Tumor-Associated Neutrophils

Tumor-associated neutrophils (TANs) are a subset of neutrophils that infiltrate the tumor microenvironment (TME) and play a dual role in tumor progression. Their functions can be pro-tumorigenic (N2 phenotype) or anti-tumorigenic (N1 phenotype), depending on the signals they receive from the TME.

Gliomas are highly heterogeneous brain tumors, and the tumor microenvironment (TME) significantly influences their progression. TANs contribute to glioma growth through several mechanisms:

#### 1. Immunosuppressive Effects (Pro-Tumorigenic N2 Phenotype) - Secrete immunosuppressive cytokines (e.g., TGF-β, IL-10) that inhibit T-cell function. - Promote the recruitment of regulatory T cells (Tregs) and myeloid-derived suppressor cells (MDSCs). - Suppress antigen-presenting cell (APC) activity, reducing anti-tumor immune responses.

#### 2. Enhancement of Glioma Growth & Invasion - Release matrix metalloproteinases (MMPs) that degrade the extracellular matrix (ECM), facilitating tumor invasion. - Promote angiogenesis via VEGF secretion, supporting glioma vascularization. - Increase glioma cell proliferation by releasing growth factors such as HGF and G-CSF.

#### 3. Drug Resistance and Therapeutic Implications - TANs contribute to resistance to chemotherapy, including temozolomide (TMZ), by supporting glioma cell survival. - They interact with glioma stem-like cells (GSCs), promoting tumor recurrence and resistance to therapy.

#### 4. Potential Anti-Tumorigenic Functions (N1 Phenotype) - In the presence of IFN-β or type I interferons, TANs may shift toward an N1 phenotype, which enhances cytotoxicity against glioma cells. - Produce reactive oxygen species (ROS) and TNF-α, which can trigger glioma cell death.

Wang et al. aimed to investigate the heterogeneity and role of TANs in glioma and to develop a prognostic model.

Analysis of scRNA-seq data identified cellular subpopulations and differentially expressed neutrophil-related genes (DE-NRGs). Bulk RNA-seq was obtained from four independent datasets. Molecular subtypes of glioma samples were determined by consensus clustering. WGCNA was conducted to elucidate the association between gene modules and subtypes. We developed a risk score model. Expression of selected genes was confirmed using immunohistochemistry (IHC). In vitro experiments were also performed for functional verification, including CCK8, EdU, Transwell, and TUNEL assays.

A total of 108 DE-NRGs for TANs were identified based on scRNA-seq data. Two molecular subtypes were characterized, showing significant differences in prognosis and clinical features. Immune-related analyses demonstrated varied immunological characteristics between subtypes. The risk score model was constructed with 7 genes, including AEBP1, CAVIN1, DCTD, DEPP1, DUSP6, FKBP9, and UGCG. It showed significant prognostic value and was validated across three external datasets. The mutation landscape highlighted higher IDH mutation prevalence in low-risk groups. Drug sensitivity analysis indicated TMZ resistance in high-risk groups. In vitro experiments showed that UGCG could promote glioma cell proliferation, migration, and invasion, while decreasing apoptosis.

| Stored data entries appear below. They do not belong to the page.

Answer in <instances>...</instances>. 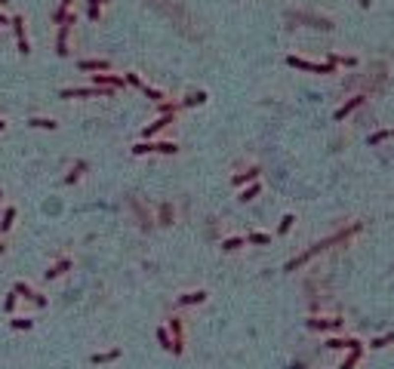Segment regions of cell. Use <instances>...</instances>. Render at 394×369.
<instances>
[{
	"label": "cell",
	"mask_w": 394,
	"mask_h": 369,
	"mask_svg": "<svg viewBox=\"0 0 394 369\" xmlns=\"http://www.w3.org/2000/svg\"><path fill=\"white\" fill-rule=\"evenodd\" d=\"M354 231H361V225H351V228H345L342 234H336V237H330V240H320V243H314V246H311L308 252H302V256H299V259H293V262H286V271H296V268H302V264H305V262H311V259L317 256V252H323V249H327V246H333V243H339V240H345V237H351Z\"/></svg>",
	"instance_id": "6da1fadb"
},
{
	"label": "cell",
	"mask_w": 394,
	"mask_h": 369,
	"mask_svg": "<svg viewBox=\"0 0 394 369\" xmlns=\"http://www.w3.org/2000/svg\"><path fill=\"white\" fill-rule=\"evenodd\" d=\"M289 68H299V71H311V74H333V65L336 62H308V59H299V55H289Z\"/></svg>",
	"instance_id": "7a4b0ae2"
},
{
	"label": "cell",
	"mask_w": 394,
	"mask_h": 369,
	"mask_svg": "<svg viewBox=\"0 0 394 369\" xmlns=\"http://www.w3.org/2000/svg\"><path fill=\"white\" fill-rule=\"evenodd\" d=\"M151 151H160V154H176L179 151V145H172V142H139L133 148V154H151Z\"/></svg>",
	"instance_id": "3957f363"
},
{
	"label": "cell",
	"mask_w": 394,
	"mask_h": 369,
	"mask_svg": "<svg viewBox=\"0 0 394 369\" xmlns=\"http://www.w3.org/2000/svg\"><path fill=\"white\" fill-rule=\"evenodd\" d=\"M111 89L96 86V89H62V99H96V96H108Z\"/></svg>",
	"instance_id": "277c9868"
},
{
	"label": "cell",
	"mask_w": 394,
	"mask_h": 369,
	"mask_svg": "<svg viewBox=\"0 0 394 369\" xmlns=\"http://www.w3.org/2000/svg\"><path fill=\"white\" fill-rule=\"evenodd\" d=\"M13 31H16V37H19V53L22 55H28L31 53V46H28V37H25V22H22V16L13 19Z\"/></svg>",
	"instance_id": "5b68a950"
},
{
	"label": "cell",
	"mask_w": 394,
	"mask_h": 369,
	"mask_svg": "<svg viewBox=\"0 0 394 369\" xmlns=\"http://www.w3.org/2000/svg\"><path fill=\"white\" fill-rule=\"evenodd\" d=\"M308 326H311V329H323V332H336V329H342V320H323V317H311V320H308Z\"/></svg>",
	"instance_id": "8992f818"
},
{
	"label": "cell",
	"mask_w": 394,
	"mask_h": 369,
	"mask_svg": "<svg viewBox=\"0 0 394 369\" xmlns=\"http://www.w3.org/2000/svg\"><path fill=\"white\" fill-rule=\"evenodd\" d=\"M169 336H172V354H182V323L179 320H169Z\"/></svg>",
	"instance_id": "52a82bcc"
},
{
	"label": "cell",
	"mask_w": 394,
	"mask_h": 369,
	"mask_svg": "<svg viewBox=\"0 0 394 369\" xmlns=\"http://www.w3.org/2000/svg\"><path fill=\"white\" fill-rule=\"evenodd\" d=\"M92 80H96L99 86H111V89H117V86H123L126 80L123 77H117V74H92Z\"/></svg>",
	"instance_id": "ba28073f"
},
{
	"label": "cell",
	"mask_w": 394,
	"mask_h": 369,
	"mask_svg": "<svg viewBox=\"0 0 394 369\" xmlns=\"http://www.w3.org/2000/svg\"><path fill=\"white\" fill-rule=\"evenodd\" d=\"M357 105H364V96H354V99H348V102H345V105H342L339 111H336V120H345V117H348V114H351Z\"/></svg>",
	"instance_id": "9c48e42d"
},
{
	"label": "cell",
	"mask_w": 394,
	"mask_h": 369,
	"mask_svg": "<svg viewBox=\"0 0 394 369\" xmlns=\"http://www.w3.org/2000/svg\"><path fill=\"white\" fill-rule=\"evenodd\" d=\"M108 62L105 59H86V62H80V71H108Z\"/></svg>",
	"instance_id": "30bf717a"
},
{
	"label": "cell",
	"mask_w": 394,
	"mask_h": 369,
	"mask_svg": "<svg viewBox=\"0 0 394 369\" xmlns=\"http://www.w3.org/2000/svg\"><path fill=\"white\" fill-rule=\"evenodd\" d=\"M172 123V114H164V117H157L151 126H145V135H154V132H160L164 126H169Z\"/></svg>",
	"instance_id": "8fae6325"
},
{
	"label": "cell",
	"mask_w": 394,
	"mask_h": 369,
	"mask_svg": "<svg viewBox=\"0 0 394 369\" xmlns=\"http://www.w3.org/2000/svg\"><path fill=\"white\" fill-rule=\"evenodd\" d=\"M68 25H71V22H68ZM68 25L59 28V40H56V53L59 55H68Z\"/></svg>",
	"instance_id": "7c38bea8"
},
{
	"label": "cell",
	"mask_w": 394,
	"mask_h": 369,
	"mask_svg": "<svg viewBox=\"0 0 394 369\" xmlns=\"http://www.w3.org/2000/svg\"><path fill=\"white\" fill-rule=\"evenodd\" d=\"M68 268H71V262H68V259H62V262H56L53 268L46 271V280H56V277H59V274H65Z\"/></svg>",
	"instance_id": "4fadbf2b"
},
{
	"label": "cell",
	"mask_w": 394,
	"mask_h": 369,
	"mask_svg": "<svg viewBox=\"0 0 394 369\" xmlns=\"http://www.w3.org/2000/svg\"><path fill=\"white\" fill-rule=\"evenodd\" d=\"M354 344H361L357 339H327V348L339 351V348H354Z\"/></svg>",
	"instance_id": "5bb4252c"
},
{
	"label": "cell",
	"mask_w": 394,
	"mask_h": 369,
	"mask_svg": "<svg viewBox=\"0 0 394 369\" xmlns=\"http://www.w3.org/2000/svg\"><path fill=\"white\" fill-rule=\"evenodd\" d=\"M16 292H19V295H28L31 302H34V305H40V308L46 305V298H43V295H34V292L28 290V286H25V283H16Z\"/></svg>",
	"instance_id": "9a60e30c"
},
{
	"label": "cell",
	"mask_w": 394,
	"mask_h": 369,
	"mask_svg": "<svg viewBox=\"0 0 394 369\" xmlns=\"http://www.w3.org/2000/svg\"><path fill=\"white\" fill-rule=\"evenodd\" d=\"M203 298H206V292L197 290V292H188V295H179V305H200Z\"/></svg>",
	"instance_id": "2e32d148"
},
{
	"label": "cell",
	"mask_w": 394,
	"mask_h": 369,
	"mask_svg": "<svg viewBox=\"0 0 394 369\" xmlns=\"http://www.w3.org/2000/svg\"><path fill=\"white\" fill-rule=\"evenodd\" d=\"M357 360H361V344H354V348H351V354L345 357V363H342L339 369H354V366H357Z\"/></svg>",
	"instance_id": "e0dca14e"
},
{
	"label": "cell",
	"mask_w": 394,
	"mask_h": 369,
	"mask_svg": "<svg viewBox=\"0 0 394 369\" xmlns=\"http://www.w3.org/2000/svg\"><path fill=\"white\" fill-rule=\"evenodd\" d=\"M256 179H259V169H247V172H237L231 182H234V184H247V182H256Z\"/></svg>",
	"instance_id": "ac0fdd59"
},
{
	"label": "cell",
	"mask_w": 394,
	"mask_h": 369,
	"mask_svg": "<svg viewBox=\"0 0 394 369\" xmlns=\"http://www.w3.org/2000/svg\"><path fill=\"white\" fill-rule=\"evenodd\" d=\"M28 123H31V126H37V130H56V126H59V123L50 120V117H31Z\"/></svg>",
	"instance_id": "d6986e66"
},
{
	"label": "cell",
	"mask_w": 394,
	"mask_h": 369,
	"mask_svg": "<svg viewBox=\"0 0 394 369\" xmlns=\"http://www.w3.org/2000/svg\"><path fill=\"white\" fill-rule=\"evenodd\" d=\"M259 191H262V188H259V182H253L250 188H243V191H240V200H243V203H250L253 197H259Z\"/></svg>",
	"instance_id": "ffe728a7"
},
{
	"label": "cell",
	"mask_w": 394,
	"mask_h": 369,
	"mask_svg": "<svg viewBox=\"0 0 394 369\" xmlns=\"http://www.w3.org/2000/svg\"><path fill=\"white\" fill-rule=\"evenodd\" d=\"M80 172H86V163H84V160H80V163H74V169L65 176V184H74V182L80 179Z\"/></svg>",
	"instance_id": "44dd1931"
},
{
	"label": "cell",
	"mask_w": 394,
	"mask_h": 369,
	"mask_svg": "<svg viewBox=\"0 0 394 369\" xmlns=\"http://www.w3.org/2000/svg\"><path fill=\"white\" fill-rule=\"evenodd\" d=\"M117 357H120V351L117 348H114V351H105V354H96V357H92V363H111V360H117Z\"/></svg>",
	"instance_id": "7402d4cb"
},
{
	"label": "cell",
	"mask_w": 394,
	"mask_h": 369,
	"mask_svg": "<svg viewBox=\"0 0 394 369\" xmlns=\"http://www.w3.org/2000/svg\"><path fill=\"white\" fill-rule=\"evenodd\" d=\"M13 222H16V206H6V212H3V222H0V228H3V231H9V228H13Z\"/></svg>",
	"instance_id": "603a6c76"
},
{
	"label": "cell",
	"mask_w": 394,
	"mask_h": 369,
	"mask_svg": "<svg viewBox=\"0 0 394 369\" xmlns=\"http://www.w3.org/2000/svg\"><path fill=\"white\" fill-rule=\"evenodd\" d=\"M250 243H256V246H268V243H271V237H268V234H262V231H253V234H250Z\"/></svg>",
	"instance_id": "cb8c5ba5"
},
{
	"label": "cell",
	"mask_w": 394,
	"mask_h": 369,
	"mask_svg": "<svg viewBox=\"0 0 394 369\" xmlns=\"http://www.w3.org/2000/svg\"><path fill=\"white\" fill-rule=\"evenodd\" d=\"M240 246H243V237H228L225 243H222L225 252H234V249H240Z\"/></svg>",
	"instance_id": "d4e9b609"
},
{
	"label": "cell",
	"mask_w": 394,
	"mask_h": 369,
	"mask_svg": "<svg viewBox=\"0 0 394 369\" xmlns=\"http://www.w3.org/2000/svg\"><path fill=\"white\" fill-rule=\"evenodd\" d=\"M157 342H160V344H164V348H169V351H172V336H169V332H167L164 326H160V329H157Z\"/></svg>",
	"instance_id": "484cf974"
},
{
	"label": "cell",
	"mask_w": 394,
	"mask_h": 369,
	"mask_svg": "<svg viewBox=\"0 0 394 369\" xmlns=\"http://www.w3.org/2000/svg\"><path fill=\"white\" fill-rule=\"evenodd\" d=\"M13 323V329H31L34 326V320H28V317H16V320H9Z\"/></svg>",
	"instance_id": "4316f807"
},
{
	"label": "cell",
	"mask_w": 394,
	"mask_h": 369,
	"mask_svg": "<svg viewBox=\"0 0 394 369\" xmlns=\"http://www.w3.org/2000/svg\"><path fill=\"white\" fill-rule=\"evenodd\" d=\"M206 102V92H191L188 99H185V105H203Z\"/></svg>",
	"instance_id": "83f0119b"
},
{
	"label": "cell",
	"mask_w": 394,
	"mask_h": 369,
	"mask_svg": "<svg viewBox=\"0 0 394 369\" xmlns=\"http://www.w3.org/2000/svg\"><path fill=\"white\" fill-rule=\"evenodd\" d=\"M391 342H394V336H391V332H388V336H379V339H373V342H369V344H373V348H388Z\"/></svg>",
	"instance_id": "f1b7e54d"
},
{
	"label": "cell",
	"mask_w": 394,
	"mask_h": 369,
	"mask_svg": "<svg viewBox=\"0 0 394 369\" xmlns=\"http://www.w3.org/2000/svg\"><path fill=\"white\" fill-rule=\"evenodd\" d=\"M142 92H145L148 99H154V102H160V99H164V92H160V89H154V86H145V83H142Z\"/></svg>",
	"instance_id": "f546056e"
},
{
	"label": "cell",
	"mask_w": 394,
	"mask_h": 369,
	"mask_svg": "<svg viewBox=\"0 0 394 369\" xmlns=\"http://www.w3.org/2000/svg\"><path fill=\"white\" fill-rule=\"evenodd\" d=\"M330 62H342V65H348V68H351V65H357V59H354V55H333Z\"/></svg>",
	"instance_id": "4dcf8cb0"
},
{
	"label": "cell",
	"mask_w": 394,
	"mask_h": 369,
	"mask_svg": "<svg viewBox=\"0 0 394 369\" xmlns=\"http://www.w3.org/2000/svg\"><path fill=\"white\" fill-rule=\"evenodd\" d=\"M123 80H126L130 86H139V89H142V77H139V74H123Z\"/></svg>",
	"instance_id": "1f68e13d"
},
{
	"label": "cell",
	"mask_w": 394,
	"mask_h": 369,
	"mask_svg": "<svg viewBox=\"0 0 394 369\" xmlns=\"http://www.w3.org/2000/svg\"><path fill=\"white\" fill-rule=\"evenodd\" d=\"M293 222H296L293 215H283V218H281V234H286V231L293 228Z\"/></svg>",
	"instance_id": "d6a6232c"
},
{
	"label": "cell",
	"mask_w": 394,
	"mask_h": 369,
	"mask_svg": "<svg viewBox=\"0 0 394 369\" xmlns=\"http://www.w3.org/2000/svg\"><path fill=\"white\" fill-rule=\"evenodd\" d=\"M86 13H89L92 22H96V19H99V3H92V0H89V9H86Z\"/></svg>",
	"instance_id": "836d02e7"
},
{
	"label": "cell",
	"mask_w": 394,
	"mask_h": 369,
	"mask_svg": "<svg viewBox=\"0 0 394 369\" xmlns=\"http://www.w3.org/2000/svg\"><path fill=\"white\" fill-rule=\"evenodd\" d=\"M6 311H13L16 308V290H13V295H6V305H3Z\"/></svg>",
	"instance_id": "e575fe53"
},
{
	"label": "cell",
	"mask_w": 394,
	"mask_h": 369,
	"mask_svg": "<svg viewBox=\"0 0 394 369\" xmlns=\"http://www.w3.org/2000/svg\"><path fill=\"white\" fill-rule=\"evenodd\" d=\"M357 3H361V6H369V3H373V0H357Z\"/></svg>",
	"instance_id": "d590c367"
},
{
	"label": "cell",
	"mask_w": 394,
	"mask_h": 369,
	"mask_svg": "<svg viewBox=\"0 0 394 369\" xmlns=\"http://www.w3.org/2000/svg\"><path fill=\"white\" fill-rule=\"evenodd\" d=\"M68 6H71V0H62V9H68Z\"/></svg>",
	"instance_id": "8d00e7d4"
},
{
	"label": "cell",
	"mask_w": 394,
	"mask_h": 369,
	"mask_svg": "<svg viewBox=\"0 0 394 369\" xmlns=\"http://www.w3.org/2000/svg\"><path fill=\"white\" fill-rule=\"evenodd\" d=\"M0 25H6V16L3 13H0Z\"/></svg>",
	"instance_id": "74e56055"
},
{
	"label": "cell",
	"mask_w": 394,
	"mask_h": 369,
	"mask_svg": "<svg viewBox=\"0 0 394 369\" xmlns=\"http://www.w3.org/2000/svg\"><path fill=\"white\" fill-rule=\"evenodd\" d=\"M92 3H99V6H102V3H108V0H92Z\"/></svg>",
	"instance_id": "f35d334b"
},
{
	"label": "cell",
	"mask_w": 394,
	"mask_h": 369,
	"mask_svg": "<svg viewBox=\"0 0 394 369\" xmlns=\"http://www.w3.org/2000/svg\"><path fill=\"white\" fill-rule=\"evenodd\" d=\"M391 135H394V130H388V138H391Z\"/></svg>",
	"instance_id": "ab89813d"
},
{
	"label": "cell",
	"mask_w": 394,
	"mask_h": 369,
	"mask_svg": "<svg viewBox=\"0 0 394 369\" xmlns=\"http://www.w3.org/2000/svg\"><path fill=\"white\" fill-rule=\"evenodd\" d=\"M3 126H6V123H3V120H0V130H3Z\"/></svg>",
	"instance_id": "60d3db41"
},
{
	"label": "cell",
	"mask_w": 394,
	"mask_h": 369,
	"mask_svg": "<svg viewBox=\"0 0 394 369\" xmlns=\"http://www.w3.org/2000/svg\"><path fill=\"white\" fill-rule=\"evenodd\" d=\"M3 249H6V246H3V243H0V252H3Z\"/></svg>",
	"instance_id": "b9f144b4"
},
{
	"label": "cell",
	"mask_w": 394,
	"mask_h": 369,
	"mask_svg": "<svg viewBox=\"0 0 394 369\" xmlns=\"http://www.w3.org/2000/svg\"><path fill=\"white\" fill-rule=\"evenodd\" d=\"M0 3H6V0H0Z\"/></svg>",
	"instance_id": "7bdbcfd3"
},
{
	"label": "cell",
	"mask_w": 394,
	"mask_h": 369,
	"mask_svg": "<svg viewBox=\"0 0 394 369\" xmlns=\"http://www.w3.org/2000/svg\"><path fill=\"white\" fill-rule=\"evenodd\" d=\"M0 197H3V191H0Z\"/></svg>",
	"instance_id": "ee69618b"
}]
</instances>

This study explored the heterogeneity of TANs and developed a prognostic model, providing insights for prognostic prediction and guiding personalized treatment strategies in glioma. Declaration of Generative AI in Scientific Writing: The authors declare nonuse of generative AI and AI-assisted technologies in the writing process ¹⁾.

### Key Findings from the Study (Cancer Med. 2025) - 108 differentially expressed neutrophil-related genes (DE-NRGs) identified. - Two glioma molecular subtypes based on TAN profiles. - High-risk group showed temozolomide (TMZ) resistance. - Gene UGCG was found to promote glioma proliferation, migration, and invasion.

### Clinical Implications - TAN-targeted therapies (e.g., blocking TGF-β signaling to prevent pro-tumorigenic transformation). - Immunotherapy strategies to reprogram TANs toward an anti-tumorigenic phenotype. - TAN-based biomarkers for glioma prognosis and treatment resistance prediction.

This study highlights the complexity of TANs in glioma and their potential as therapeutic targets for improving treatment outcomes.